È stato il NYT,  tramite una fonte anonima informata sui fatti, a rivelare che la Russia sarebbe costretta a rifornirsi di armi (convenzionali) dalla Corea del Nord.

Secondo quanto riportato dal quotidiano statunitense, Mosca avrebbe acquistato razzi e munizioni per la propria artiglieria, dopo aver ricevuto, la scorsa settimana, la prima fornitura di droni iraniani.

Tre le considerazioni, a questo punto, dando per certa la notizia. La prima è che le sanzioni occidentali abbiano effettivamente ridotto le capacità produttive della Russia che non ha ancora trovato fornitori o soluzioni alternative per la fabbricazione d nuove armi, almeno ad un ritmo tale da poter soddisfare le esigenze belliche.

La seconda considerazione è relativa all'andamento dell'invasione dell'Ucraina. Il ricorso a Iran e Corea del Nord dimostra che la Russia non aveva minimamente calcolato la possibilità che Kiev potesse resistere ad un attacco militare così a lungo.

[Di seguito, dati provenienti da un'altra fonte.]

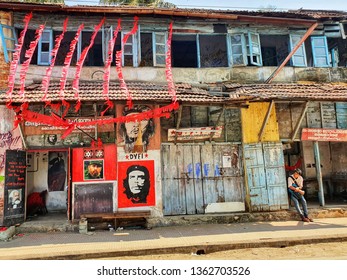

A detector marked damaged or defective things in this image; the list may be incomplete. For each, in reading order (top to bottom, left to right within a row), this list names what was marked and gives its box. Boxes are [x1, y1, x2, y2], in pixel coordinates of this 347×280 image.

La terza riguarda le risorse di Mosca. Difficile dire quanto e per quanto a lungo le sanzioni imposte alla Russia potranno danneggiarne l'economia. Di certo, però, la Russia ha potuto finora ridurne l'effetto tramite la vendita dei propri combustibili fossili che, grazie alla speculazione, avrebbe consentito di farle  guadagnare 158 miliardi di euro, secondo un centro studi tank finlandese che si occupa di temi legati all'energia.

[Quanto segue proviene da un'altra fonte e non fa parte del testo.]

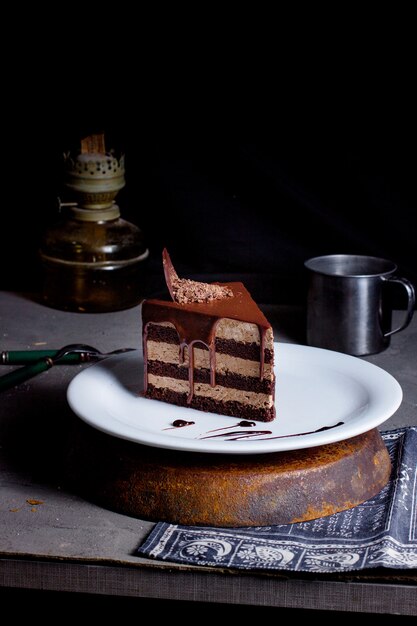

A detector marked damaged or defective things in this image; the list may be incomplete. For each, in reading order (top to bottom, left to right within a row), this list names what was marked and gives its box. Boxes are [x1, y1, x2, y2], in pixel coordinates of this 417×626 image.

rusty metal surface [65, 420, 390, 528]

Con l'interruzione della fornitura di gas dal Nord Stream che, in base alle dichiarazioni del portavoce del Cremlino Peskov ormai sarebbe legata alla durata delle sanzioni inflitte a Mosca, parte delle risorse finanziarie che hanno finora supportato Mosca verranno meno. 

A questo punto, resta da capire quale sarà la nuova strategia di Putin per fronteggiare l'occidente e salvaguardare la stabilità economica e politica all'interno del suo Paese. In ogni caso, quello di cui già fin d'ora possiamo esser sicuri è che il presidente russo sta mettendo in atto un piano da lui già studiato e ritenuto sostenibile che gli dovrebbe consentire di continuare a sostenere la guerra in Ucraina, nella speranza, anche, di un default economico e politico dell'Europa.